In your copy, leave out all pictures and reproduce every entry exactly.

Stored data.
────────────────

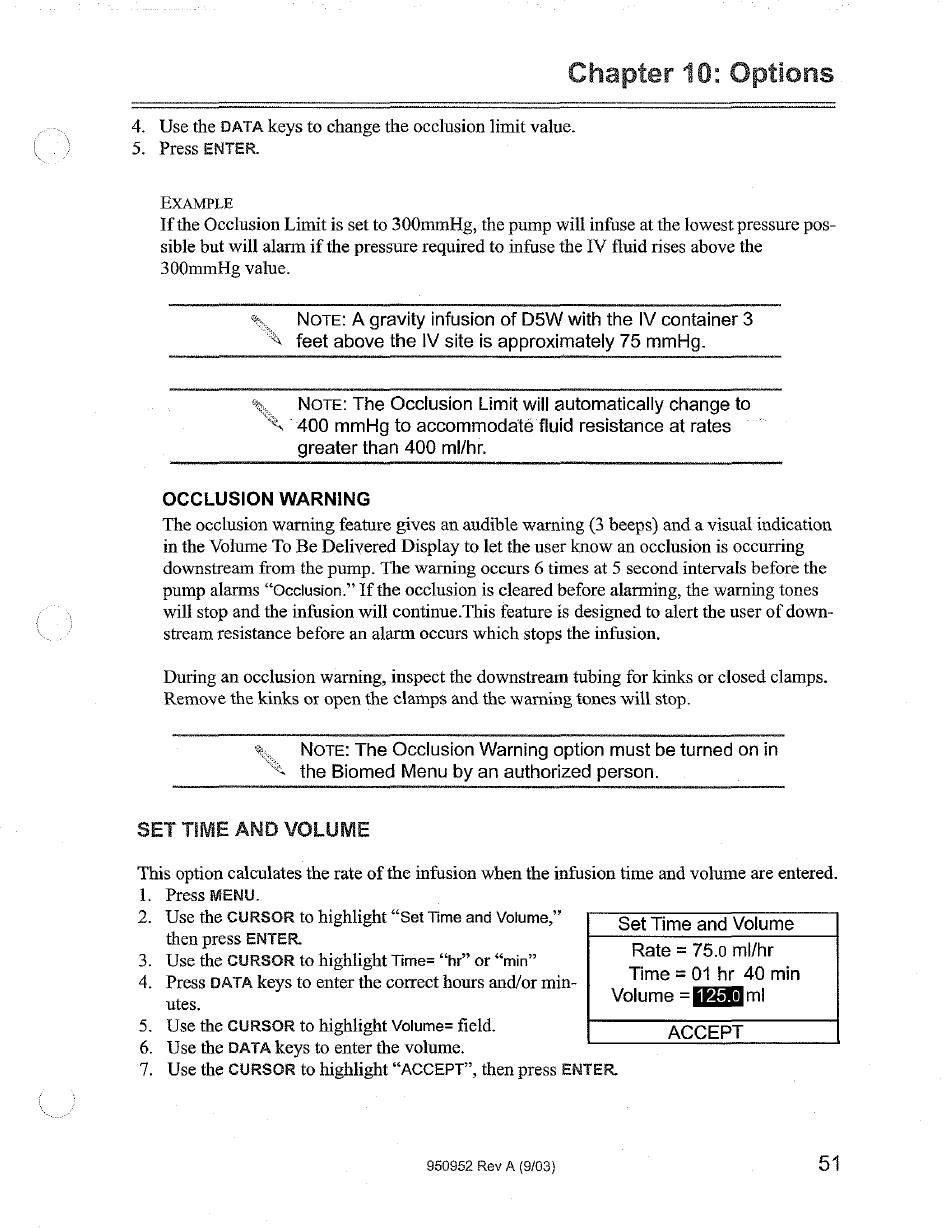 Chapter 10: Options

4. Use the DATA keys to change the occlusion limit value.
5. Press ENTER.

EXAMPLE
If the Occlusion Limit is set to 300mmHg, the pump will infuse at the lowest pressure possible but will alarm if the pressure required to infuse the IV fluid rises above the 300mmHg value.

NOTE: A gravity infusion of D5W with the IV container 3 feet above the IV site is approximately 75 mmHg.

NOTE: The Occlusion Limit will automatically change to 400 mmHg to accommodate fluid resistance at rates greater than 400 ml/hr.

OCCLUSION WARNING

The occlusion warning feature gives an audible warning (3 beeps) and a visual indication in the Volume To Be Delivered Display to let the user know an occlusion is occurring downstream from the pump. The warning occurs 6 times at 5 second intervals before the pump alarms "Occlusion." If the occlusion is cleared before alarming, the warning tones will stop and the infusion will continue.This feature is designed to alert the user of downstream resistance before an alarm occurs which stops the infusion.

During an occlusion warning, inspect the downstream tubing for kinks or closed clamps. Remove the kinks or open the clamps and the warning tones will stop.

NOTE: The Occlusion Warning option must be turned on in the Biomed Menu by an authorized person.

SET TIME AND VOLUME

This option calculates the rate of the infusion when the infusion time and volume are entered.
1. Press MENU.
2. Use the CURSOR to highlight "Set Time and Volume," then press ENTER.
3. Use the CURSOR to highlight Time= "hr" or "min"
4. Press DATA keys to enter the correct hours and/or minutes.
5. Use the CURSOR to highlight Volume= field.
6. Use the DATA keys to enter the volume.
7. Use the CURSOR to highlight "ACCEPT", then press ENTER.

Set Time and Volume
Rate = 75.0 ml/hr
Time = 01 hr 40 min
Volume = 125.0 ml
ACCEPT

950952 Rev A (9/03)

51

────────────────

Result.
 Chapter 10: Options

4. Use the DATA keys to change the occlusion limit value.
5. Press ENTER.

EXAMPLE
If the Occlusion Limit is set to 300mmHg, the pump will infuse at the lowest pressure possible but will alarm if the pressure required to infuse the IV fluid rises above the 300mmHg value.

NOTE: A gravity infusion of D5W with the IV container 3 feet above the IV site is approximately 75 mmHg.

NOTE: The Occlusion Limit will automatically change to 400 mmHg to accommodate fluid resistance at rates greater than 400 ml/hr.

OCCLUSION WARNING

The occlusion warning feature gives an audible warning (3 beeps) and a visual indication in the Volume To Be Delivered Display to let the user know an occlusion is occurring downstream from the pump. The warning occurs 6 times at 5 second intervals before the pump alarms "Occlusion." If the occlusion is cleared before alarming, the warning tones will stop and the infusion will continue.This feature is designed to alert the user of downstream resistance before an alarm occurs which stops the infusion.

During an occlusion warning, inspect the downstream tubing for kinks or closed clamps. Remove the kinks or open the clamps and the warning tones will stop.

NOTE: The Occlusion Warning option must be turned on in the Biomed Menu by an authorized person.

SET TIME AND VOLUME

This option calculates the rate of the infusion when the infusion time and volume are entered.
1. Press MENU.
2. Use the CURSOR to highlight "Set Time and Volume," then press ENTER.
3. Use the CURSOR to highlight Time= "hr" or "min"
4. Press DATA keys to enter the correct hours and/or minutes.
5. Use the CURSOR to highlight Volume= field.
6. Use the DATA keys to enter the volume.
7. Use the CURSOR to highlight "ACCEPT", then press ENTER.

Set Time and Volume
Rate = 75.0 ml/hr
Time = 01 hr 40 min
Volume = 125.0 ml
ACCEPT

950952 Rev A (9/03)

51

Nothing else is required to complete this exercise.